The senses are our gateways to emergence. Just as the body is the terra firma of the Pause, ever-changing sensations are the simplest way to reconnect with impermanence. This can be directly experienced in the body by bringing awareness to changing bodily sensations. If we take the time to become aware of a specific sensation—where our bodies touch our chair or cushion, for example—if we attend closely enough, we will notice that this sensation is constantly changing. It is changing in obvious ways, such as the area it seems to occupy, or how pleasant or unpleasant it is, and in subtler ways. Sensory change is a physiological, biochemical, and electrical fact, and also a perception manufactured in the mind. Sensations keep arising and fading dependent upon the stimulus and the sense organ, like our skin or our ears. But this is known by consciousness, which is also constantly changing along with what arises. The knowing, “I am feeling this,” is a spontaneous, emergent result of all these things together. Here, where we contact the truth of impermanence, we can practice Trust Emergence.

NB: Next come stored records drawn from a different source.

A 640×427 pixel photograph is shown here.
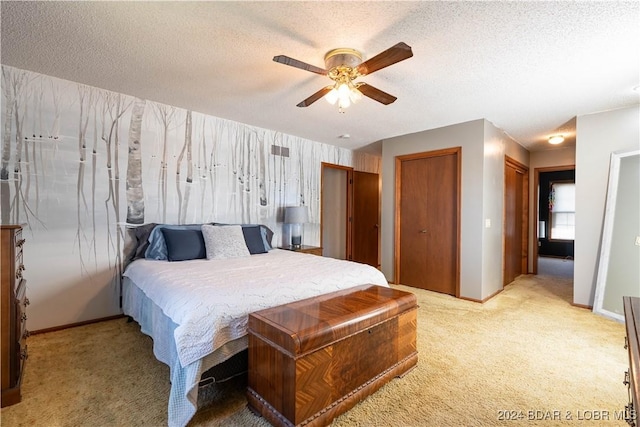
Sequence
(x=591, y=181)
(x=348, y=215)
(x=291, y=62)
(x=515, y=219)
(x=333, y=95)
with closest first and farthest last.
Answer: (x=291, y=62), (x=333, y=95), (x=591, y=181), (x=515, y=219), (x=348, y=215)

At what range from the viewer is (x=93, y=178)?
295 centimetres

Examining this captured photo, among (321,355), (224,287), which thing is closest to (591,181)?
(321,355)

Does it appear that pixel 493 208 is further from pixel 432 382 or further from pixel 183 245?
pixel 183 245

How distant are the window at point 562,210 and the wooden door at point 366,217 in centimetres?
505

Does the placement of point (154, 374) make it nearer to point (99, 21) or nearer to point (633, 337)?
point (99, 21)

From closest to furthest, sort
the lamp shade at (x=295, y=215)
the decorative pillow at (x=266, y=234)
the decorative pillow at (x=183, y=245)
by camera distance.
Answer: the decorative pillow at (x=183, y=245) < the decorative pillow at (x=266, y=234) < the lamp shade at (x=295, y=215)

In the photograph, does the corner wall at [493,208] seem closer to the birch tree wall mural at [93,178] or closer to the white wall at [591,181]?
the white wall at [591,181]

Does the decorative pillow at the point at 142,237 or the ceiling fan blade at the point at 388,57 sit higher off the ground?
the ceiling fan blade at the point at 388,57

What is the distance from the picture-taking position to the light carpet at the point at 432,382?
5.33 feet

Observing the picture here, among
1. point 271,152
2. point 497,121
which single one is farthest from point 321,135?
point 497,121

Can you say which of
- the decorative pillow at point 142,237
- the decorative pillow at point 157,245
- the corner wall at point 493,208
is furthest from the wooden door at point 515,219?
the decorative pillow at point 142,237

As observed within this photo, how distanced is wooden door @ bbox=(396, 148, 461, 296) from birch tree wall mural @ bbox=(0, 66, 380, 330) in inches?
98.5

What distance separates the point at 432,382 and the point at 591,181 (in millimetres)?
3304

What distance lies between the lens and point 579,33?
6.25 ft
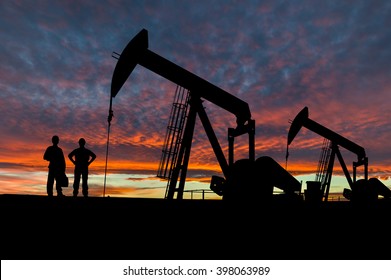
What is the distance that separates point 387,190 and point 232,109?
44.7 feet

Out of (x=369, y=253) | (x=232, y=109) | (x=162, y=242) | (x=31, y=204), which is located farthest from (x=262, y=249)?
(x=232, y=109)

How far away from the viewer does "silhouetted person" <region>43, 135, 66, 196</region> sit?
9.34 metres

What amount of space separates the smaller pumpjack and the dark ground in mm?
6827

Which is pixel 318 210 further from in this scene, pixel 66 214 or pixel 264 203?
pixel 66 214

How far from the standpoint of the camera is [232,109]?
13.0 m

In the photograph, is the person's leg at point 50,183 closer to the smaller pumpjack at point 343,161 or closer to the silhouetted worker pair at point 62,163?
the silhouetted worker pair at point 62,163

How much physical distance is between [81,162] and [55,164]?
0.76 m

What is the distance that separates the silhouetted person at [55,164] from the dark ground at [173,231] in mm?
1308

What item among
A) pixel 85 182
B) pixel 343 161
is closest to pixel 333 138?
pixel 343 161

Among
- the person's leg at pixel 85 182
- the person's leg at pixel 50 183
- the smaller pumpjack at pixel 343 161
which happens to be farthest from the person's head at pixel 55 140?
the smaller pumpjack at pixel 343 161

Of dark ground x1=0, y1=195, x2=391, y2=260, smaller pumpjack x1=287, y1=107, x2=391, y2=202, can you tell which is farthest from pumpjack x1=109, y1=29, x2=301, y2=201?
smaller pumpjack x1=287, y1=107, x2=391, y2=202

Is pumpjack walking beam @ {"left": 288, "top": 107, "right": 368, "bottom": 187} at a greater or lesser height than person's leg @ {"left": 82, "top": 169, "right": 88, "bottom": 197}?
greater

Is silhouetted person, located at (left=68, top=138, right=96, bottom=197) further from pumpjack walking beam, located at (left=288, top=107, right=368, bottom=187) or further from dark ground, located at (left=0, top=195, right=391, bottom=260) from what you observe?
pumpjack walking beam, located at (left=288, top=107, right=368, bottom=187)

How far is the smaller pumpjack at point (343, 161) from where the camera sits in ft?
53.7
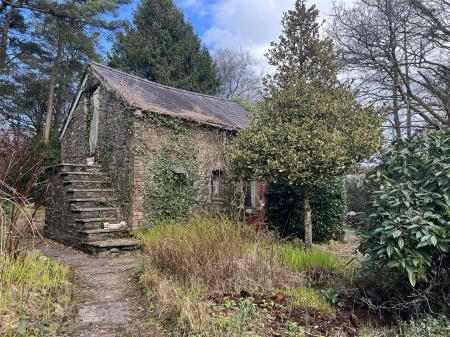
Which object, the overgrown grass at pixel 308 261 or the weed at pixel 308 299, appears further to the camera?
the overgrown grass at pixel 308 261

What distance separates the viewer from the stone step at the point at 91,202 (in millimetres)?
9766

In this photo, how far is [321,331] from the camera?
13.2 feet

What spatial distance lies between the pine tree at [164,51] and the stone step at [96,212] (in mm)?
17258

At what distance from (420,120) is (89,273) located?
14.7 m

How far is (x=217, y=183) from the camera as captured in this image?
1251cm

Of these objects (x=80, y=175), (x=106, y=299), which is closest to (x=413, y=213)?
(x=106, y=299)

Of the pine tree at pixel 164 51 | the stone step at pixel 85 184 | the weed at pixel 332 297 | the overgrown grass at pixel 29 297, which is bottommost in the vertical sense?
the weed at pixel 332 297

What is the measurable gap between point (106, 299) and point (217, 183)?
773cm

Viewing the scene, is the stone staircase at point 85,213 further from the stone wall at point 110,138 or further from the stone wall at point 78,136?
the stone wall at point 78,136

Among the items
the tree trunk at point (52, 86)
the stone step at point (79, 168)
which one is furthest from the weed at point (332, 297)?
the tree trunk at point (52, 86)

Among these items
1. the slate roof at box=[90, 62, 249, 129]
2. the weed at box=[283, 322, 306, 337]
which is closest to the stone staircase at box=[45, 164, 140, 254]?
the slate roof at box=[90, 62, 249, 129]

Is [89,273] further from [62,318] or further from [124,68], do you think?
[124,68]

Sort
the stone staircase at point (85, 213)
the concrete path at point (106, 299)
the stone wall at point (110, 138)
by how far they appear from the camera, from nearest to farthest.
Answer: the concrete path at point (106, 299) < the stone staircase at point (85, 213) < the stone wall at point (110, 138)

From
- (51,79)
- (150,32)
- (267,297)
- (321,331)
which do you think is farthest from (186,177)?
(150,32)
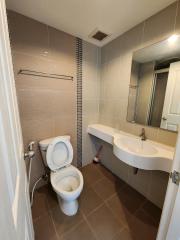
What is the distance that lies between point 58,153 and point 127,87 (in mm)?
1355

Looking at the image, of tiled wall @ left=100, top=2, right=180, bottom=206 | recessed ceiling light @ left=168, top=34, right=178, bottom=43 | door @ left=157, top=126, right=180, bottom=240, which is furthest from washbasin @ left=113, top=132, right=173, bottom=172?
recessed ceiling light @ left=168, top=34, right=178, bottom=43

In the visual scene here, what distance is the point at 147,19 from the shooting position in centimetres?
136

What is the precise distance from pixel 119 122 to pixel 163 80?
2.66ft

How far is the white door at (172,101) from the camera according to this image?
1.23 m

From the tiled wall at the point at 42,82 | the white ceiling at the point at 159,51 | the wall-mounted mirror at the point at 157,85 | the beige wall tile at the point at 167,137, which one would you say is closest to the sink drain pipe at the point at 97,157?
the tiled wall at the point at 42,82

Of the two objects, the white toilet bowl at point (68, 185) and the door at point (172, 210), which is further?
the white toilet bowl at point (68, 185)

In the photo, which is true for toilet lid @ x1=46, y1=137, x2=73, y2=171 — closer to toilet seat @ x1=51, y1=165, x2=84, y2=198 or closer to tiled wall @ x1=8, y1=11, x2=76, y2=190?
toilet seat @ x1=51, y1=165, x2=84, y2=198

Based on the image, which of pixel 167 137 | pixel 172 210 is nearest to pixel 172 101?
pixel 167 137

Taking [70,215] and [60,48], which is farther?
[60,48]

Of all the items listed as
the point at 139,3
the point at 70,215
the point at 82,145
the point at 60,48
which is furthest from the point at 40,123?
the point at 139,3

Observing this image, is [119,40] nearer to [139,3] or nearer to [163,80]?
[139,3]

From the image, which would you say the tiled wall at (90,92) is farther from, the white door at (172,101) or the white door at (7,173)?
the white door at (7,173)

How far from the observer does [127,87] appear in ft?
5.55

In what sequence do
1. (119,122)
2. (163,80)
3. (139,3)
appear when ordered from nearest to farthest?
(139,3)
(163,80)
(119,122)
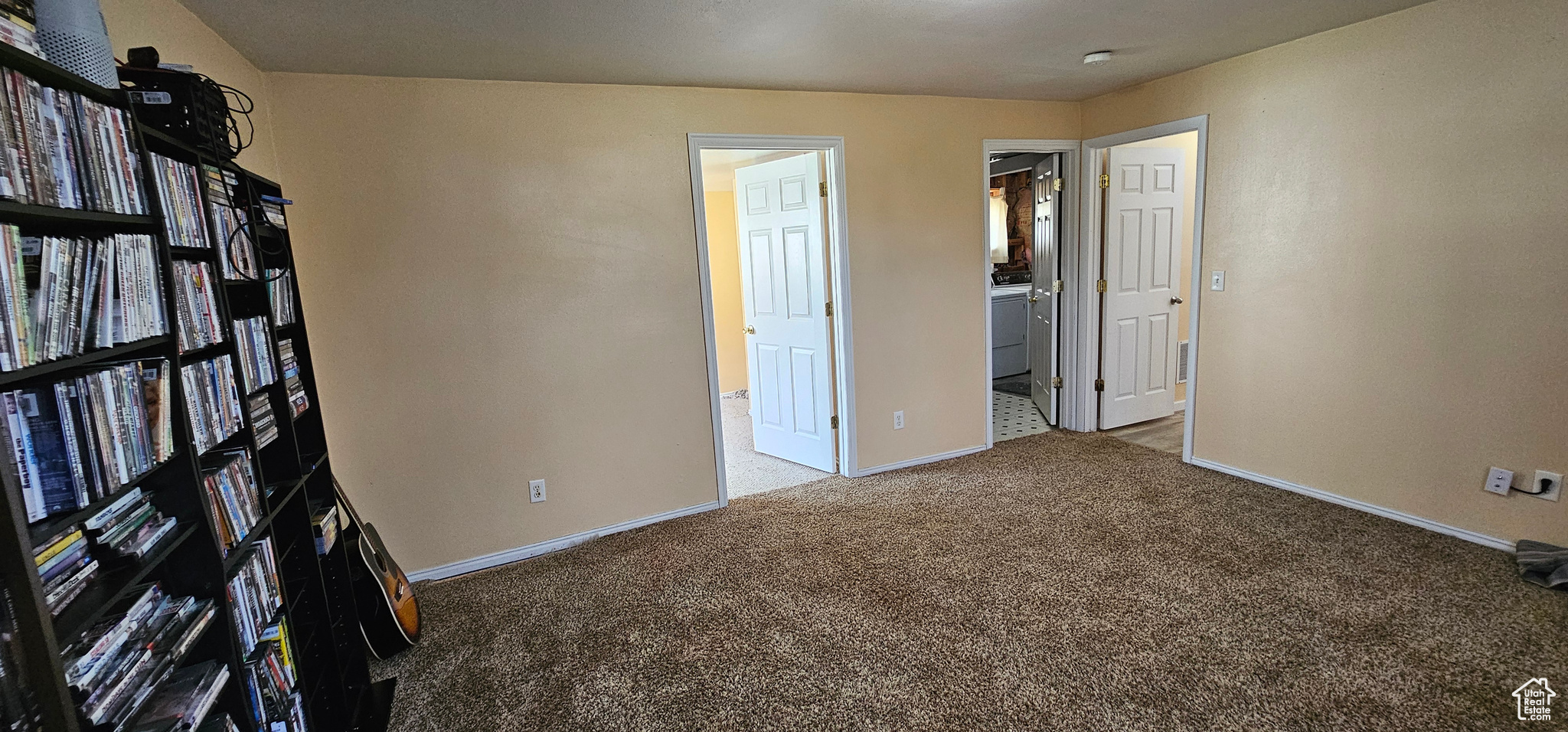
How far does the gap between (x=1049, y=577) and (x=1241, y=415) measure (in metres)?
1.73

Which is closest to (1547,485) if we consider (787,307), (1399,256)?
(1399,256)

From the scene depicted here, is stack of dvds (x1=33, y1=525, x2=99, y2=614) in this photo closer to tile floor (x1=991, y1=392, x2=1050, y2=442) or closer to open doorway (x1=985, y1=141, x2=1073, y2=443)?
open doorway (x1=985, y1=141, x2=1073, y2=443)

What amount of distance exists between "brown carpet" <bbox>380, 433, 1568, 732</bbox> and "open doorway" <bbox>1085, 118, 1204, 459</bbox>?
3.88 feet

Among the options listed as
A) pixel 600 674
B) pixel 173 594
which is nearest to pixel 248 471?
pixel 173 594

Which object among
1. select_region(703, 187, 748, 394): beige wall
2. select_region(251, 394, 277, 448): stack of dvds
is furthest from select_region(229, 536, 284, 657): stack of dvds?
select_region(703, 187, 748, 394): beige wall

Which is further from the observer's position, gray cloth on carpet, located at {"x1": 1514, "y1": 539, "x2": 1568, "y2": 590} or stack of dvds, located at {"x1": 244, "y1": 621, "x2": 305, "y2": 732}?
Answer: gray cloth on carpet, located at {"x1": 1514, "y1": 539, "x2": 1568, "y2": 590}

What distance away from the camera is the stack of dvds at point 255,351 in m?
1.50

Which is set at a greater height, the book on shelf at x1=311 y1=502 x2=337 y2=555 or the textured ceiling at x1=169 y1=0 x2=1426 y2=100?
the textured ceiling at x1=169 y1=0 x2=1426 y2=100

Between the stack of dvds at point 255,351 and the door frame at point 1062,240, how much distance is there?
343 cm

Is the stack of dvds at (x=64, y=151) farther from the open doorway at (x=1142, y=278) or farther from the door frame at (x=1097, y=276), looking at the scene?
the open doorway at (x=1142, y=278)

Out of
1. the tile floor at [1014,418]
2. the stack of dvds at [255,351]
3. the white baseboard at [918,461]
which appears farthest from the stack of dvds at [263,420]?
the tile floor at [1014,418]

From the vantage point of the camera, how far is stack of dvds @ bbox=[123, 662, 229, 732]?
3.37 ft

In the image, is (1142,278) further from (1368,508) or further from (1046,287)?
(1368,508)

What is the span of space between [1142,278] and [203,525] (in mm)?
4735
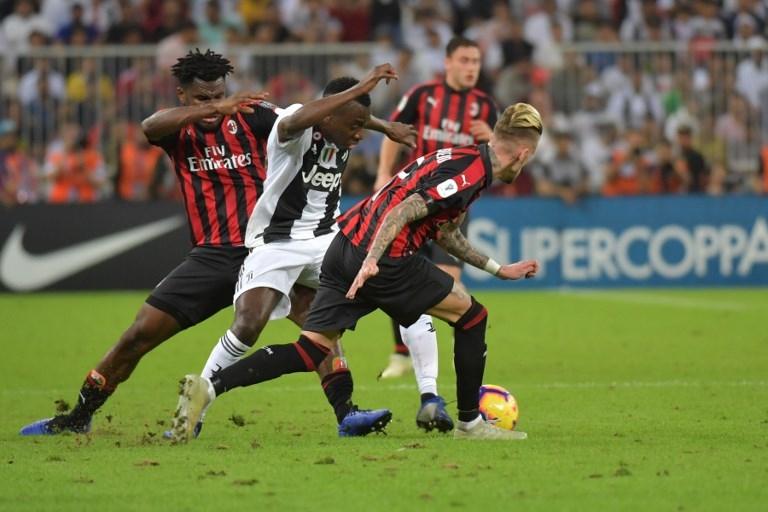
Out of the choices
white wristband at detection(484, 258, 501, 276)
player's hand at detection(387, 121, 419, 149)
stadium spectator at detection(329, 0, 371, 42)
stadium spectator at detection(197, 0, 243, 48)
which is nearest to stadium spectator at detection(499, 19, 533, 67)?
stadium spectator at detection(329, 0, 371, 42)

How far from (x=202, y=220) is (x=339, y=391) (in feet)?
4.26

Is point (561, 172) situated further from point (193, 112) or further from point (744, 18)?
point (193, 112)

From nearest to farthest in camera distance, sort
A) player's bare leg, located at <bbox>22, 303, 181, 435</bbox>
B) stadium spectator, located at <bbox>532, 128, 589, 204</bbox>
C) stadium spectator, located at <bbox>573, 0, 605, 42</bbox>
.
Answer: player's bare leg, located at <bbox>22, 303, 181, 435</bbox> < stadium spectator, located at <bbox>532, 128, 589, 204</bbox> < stadium spectator, located at <bbox>573, 0, 605, 42</bbox>

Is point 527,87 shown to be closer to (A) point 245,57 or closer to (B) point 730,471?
(A) point 245,57

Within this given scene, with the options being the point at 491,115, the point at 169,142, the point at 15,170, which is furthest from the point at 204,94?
the point at 15,170

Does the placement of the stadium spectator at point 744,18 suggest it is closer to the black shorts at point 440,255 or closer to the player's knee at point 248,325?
the black shorts at point 440,255

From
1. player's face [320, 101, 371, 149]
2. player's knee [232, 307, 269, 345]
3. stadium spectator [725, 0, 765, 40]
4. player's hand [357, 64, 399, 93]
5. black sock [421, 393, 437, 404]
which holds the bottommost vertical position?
black sock [421, 393, 437, 404]

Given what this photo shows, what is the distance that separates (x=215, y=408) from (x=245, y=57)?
10676 mm

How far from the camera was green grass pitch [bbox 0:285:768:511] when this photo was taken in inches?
244

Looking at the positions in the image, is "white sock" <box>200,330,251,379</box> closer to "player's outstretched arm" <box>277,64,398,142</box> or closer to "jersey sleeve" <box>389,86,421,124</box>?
"player's outstretched arm" <box>277,64,398,142</box>

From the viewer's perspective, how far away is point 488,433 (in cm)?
789

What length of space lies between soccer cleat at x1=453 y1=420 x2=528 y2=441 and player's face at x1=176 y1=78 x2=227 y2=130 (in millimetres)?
2262

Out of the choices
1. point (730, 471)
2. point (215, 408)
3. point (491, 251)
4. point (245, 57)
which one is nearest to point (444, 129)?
point (215, 408)

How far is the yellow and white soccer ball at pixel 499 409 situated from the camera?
8.23 m
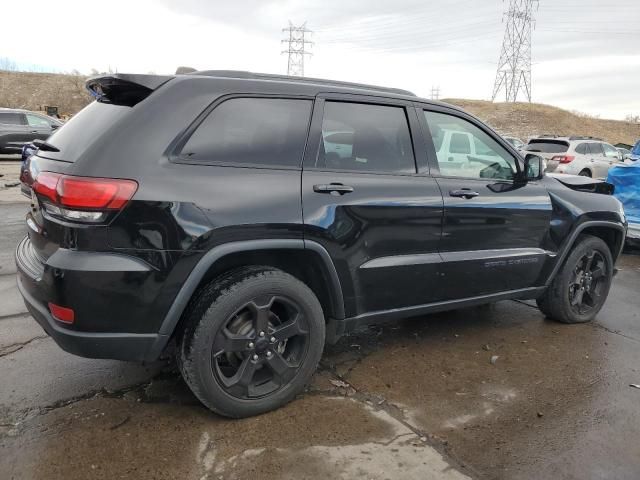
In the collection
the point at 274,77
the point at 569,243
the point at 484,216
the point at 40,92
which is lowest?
the point at 569,243

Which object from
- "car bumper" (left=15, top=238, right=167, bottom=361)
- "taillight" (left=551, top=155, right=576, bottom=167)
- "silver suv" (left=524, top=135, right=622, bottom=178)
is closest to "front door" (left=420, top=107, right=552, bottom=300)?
"car bumper" (left=15, top=238, right=167, bottom=361)

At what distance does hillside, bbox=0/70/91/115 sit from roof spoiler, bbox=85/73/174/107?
4461 cm

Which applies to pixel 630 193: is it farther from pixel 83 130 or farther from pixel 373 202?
pixel 83 130

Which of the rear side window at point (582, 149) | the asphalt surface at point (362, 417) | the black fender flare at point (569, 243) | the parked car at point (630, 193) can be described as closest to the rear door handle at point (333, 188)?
the asphalt surface at point (362, 417)

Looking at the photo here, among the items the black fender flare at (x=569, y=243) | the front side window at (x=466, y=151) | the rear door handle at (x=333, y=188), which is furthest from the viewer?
the black fender flare at (x=569, y=243)

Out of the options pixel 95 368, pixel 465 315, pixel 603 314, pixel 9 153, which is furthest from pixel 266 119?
pixel 9 153

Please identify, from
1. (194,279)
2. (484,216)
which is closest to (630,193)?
(484,216)

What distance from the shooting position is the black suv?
243 centimetres

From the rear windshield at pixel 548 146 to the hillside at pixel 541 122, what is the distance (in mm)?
31521

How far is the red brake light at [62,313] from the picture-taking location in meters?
2.41

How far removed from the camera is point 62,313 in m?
2.43

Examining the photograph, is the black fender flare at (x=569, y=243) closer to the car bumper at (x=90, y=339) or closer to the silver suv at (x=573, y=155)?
the car bumper at (x=90, y=339)

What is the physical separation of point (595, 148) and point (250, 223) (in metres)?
17.0

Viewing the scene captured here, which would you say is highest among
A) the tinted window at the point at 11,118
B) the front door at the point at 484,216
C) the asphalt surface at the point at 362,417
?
the tinted window at the point at 11,118
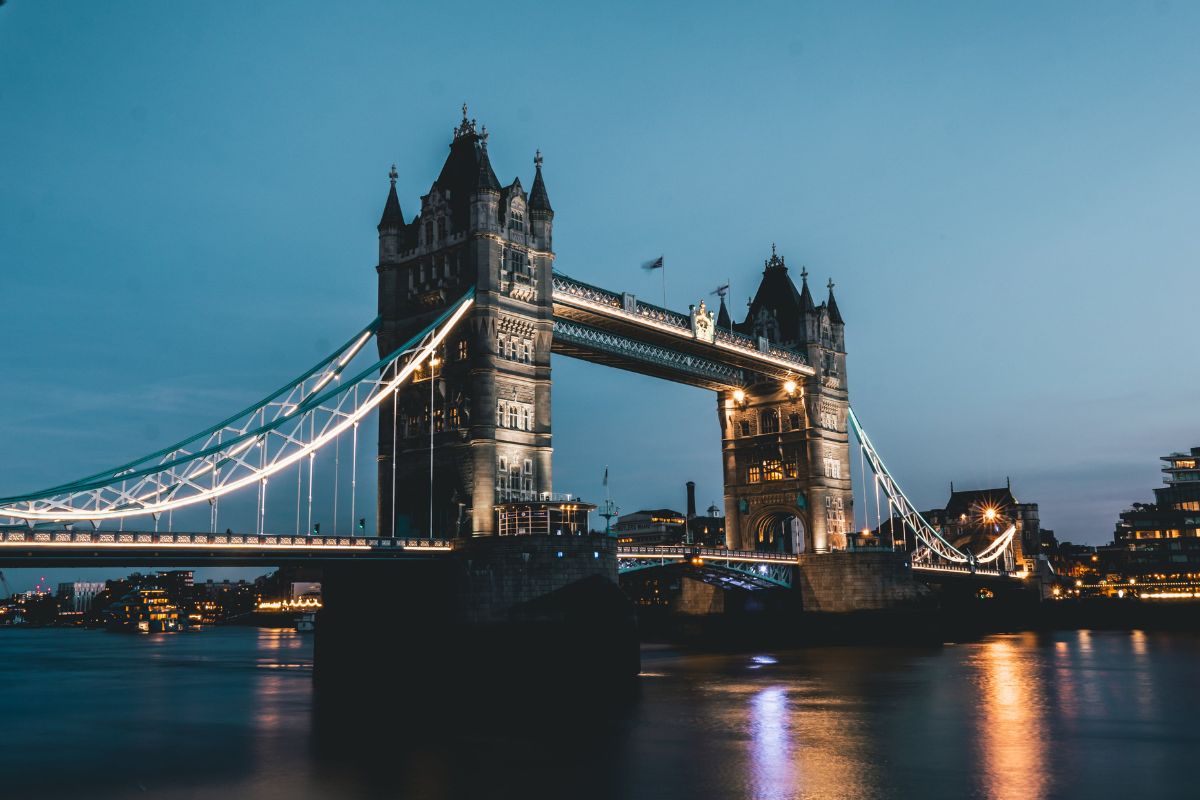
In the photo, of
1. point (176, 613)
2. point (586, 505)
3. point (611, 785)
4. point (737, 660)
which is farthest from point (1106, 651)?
point (176, 613)

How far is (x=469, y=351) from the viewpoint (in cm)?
5478

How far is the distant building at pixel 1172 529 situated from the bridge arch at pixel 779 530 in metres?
64.6

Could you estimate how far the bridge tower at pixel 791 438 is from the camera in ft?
271

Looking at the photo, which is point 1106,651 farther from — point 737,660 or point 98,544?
point 98,544

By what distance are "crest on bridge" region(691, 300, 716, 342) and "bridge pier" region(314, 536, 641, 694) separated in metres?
22.7

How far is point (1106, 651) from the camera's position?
68875 millimetres

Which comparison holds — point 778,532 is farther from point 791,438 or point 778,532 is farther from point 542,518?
point 542,518

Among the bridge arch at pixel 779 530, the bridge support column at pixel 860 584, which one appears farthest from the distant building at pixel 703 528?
the bridge support column at pixel 860 584

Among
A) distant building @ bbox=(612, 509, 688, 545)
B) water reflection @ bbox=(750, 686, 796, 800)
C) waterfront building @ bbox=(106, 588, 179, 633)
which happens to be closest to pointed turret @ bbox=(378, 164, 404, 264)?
water reflection @ bbox=(750, 686, 796, 800)

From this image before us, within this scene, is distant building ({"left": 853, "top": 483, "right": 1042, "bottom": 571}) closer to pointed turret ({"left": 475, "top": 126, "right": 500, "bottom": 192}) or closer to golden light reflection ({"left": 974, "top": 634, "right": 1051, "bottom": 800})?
golden light reflection ({"left": 974, "top": 634, "right": 1051, "bottom": 800})

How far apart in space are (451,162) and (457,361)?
40.3ft

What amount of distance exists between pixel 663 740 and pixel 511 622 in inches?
725

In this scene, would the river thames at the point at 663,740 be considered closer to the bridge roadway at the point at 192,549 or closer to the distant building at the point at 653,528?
the bridge roadway at the point at 192,549

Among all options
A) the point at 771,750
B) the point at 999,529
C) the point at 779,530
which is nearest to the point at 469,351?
the point at 771,750
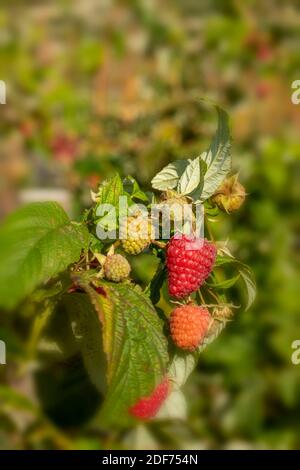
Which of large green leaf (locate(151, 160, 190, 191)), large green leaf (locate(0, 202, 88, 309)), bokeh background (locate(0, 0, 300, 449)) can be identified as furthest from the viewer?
bokeh background (locate(0, 0, 300, 449))

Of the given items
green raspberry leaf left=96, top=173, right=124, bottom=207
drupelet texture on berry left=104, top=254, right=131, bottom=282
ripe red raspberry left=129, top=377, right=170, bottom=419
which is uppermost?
green raspberry leaf left=96, top=173, right=124, bottom=207

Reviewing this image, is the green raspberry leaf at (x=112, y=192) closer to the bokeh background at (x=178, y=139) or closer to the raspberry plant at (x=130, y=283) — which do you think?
the raspberry plant at (x=130, y=283)

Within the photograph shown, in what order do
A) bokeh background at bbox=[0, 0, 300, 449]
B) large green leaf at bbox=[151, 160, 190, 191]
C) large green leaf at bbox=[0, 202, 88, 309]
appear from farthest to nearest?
bokeh background at bbox=[0, 0, 300, 449] → large green leaf at bbox=[151, 160, 190, 191] → large green leaf at bbox=[0, 202, 88, 309]

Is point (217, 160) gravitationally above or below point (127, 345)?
above

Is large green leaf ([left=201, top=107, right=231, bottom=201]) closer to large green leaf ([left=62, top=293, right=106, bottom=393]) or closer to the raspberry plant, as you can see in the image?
the raspberry plant

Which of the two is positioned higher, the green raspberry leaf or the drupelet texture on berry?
the green raspberry leaf

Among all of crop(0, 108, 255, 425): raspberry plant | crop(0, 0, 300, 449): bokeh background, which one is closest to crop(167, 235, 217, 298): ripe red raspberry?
crop(0, 108, 255, 425): raspberry plant

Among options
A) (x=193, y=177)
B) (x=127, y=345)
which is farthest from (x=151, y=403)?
(x=193, y=177)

To Trust Emergence in Insight Dialogue does not mean we immediately abandon habits of distrust, or give ourselves up to whomever we happen to be in practice with. As awareness of change, Trust Emergence is not about trusting people, but trusting ourselves, our capacity to meet the unknown and emerge from the experience wiser and more compassionate than we entered it.
Trust Emergence does not equate with personal irresponsibility, or with a passivity that sits back, uninvolved. In contrast, Trust Emergence is the wisdom of recognizing the truth of impermanence, and the strength and agility to meet this truth head on. When we are trusting emergence, our perceptions are more true and accurate because they do not originate in delusions of stability. The simple reminder to trust invites us to let go of illusions of control and to relax, to drop the weight of being in charge of what is beyond the grip of the rational. When we Trust Emergence, our decisions are more trustworthy because they are not directed by a grasping heart or a controlling mind.
Trust Emergence is a matter of letting go, non-clinging, freedom. We do not come to Insight Dialogue practice to reveal our conceptual knowledge and gain more knowledge, but to know the nature of the conceiving mind and to drop its impossible burdens. We enter practice expectant, alert, ready for anything and for nothing, hunters and gatherers walking in the unknown—calm, alert, patient, and ready.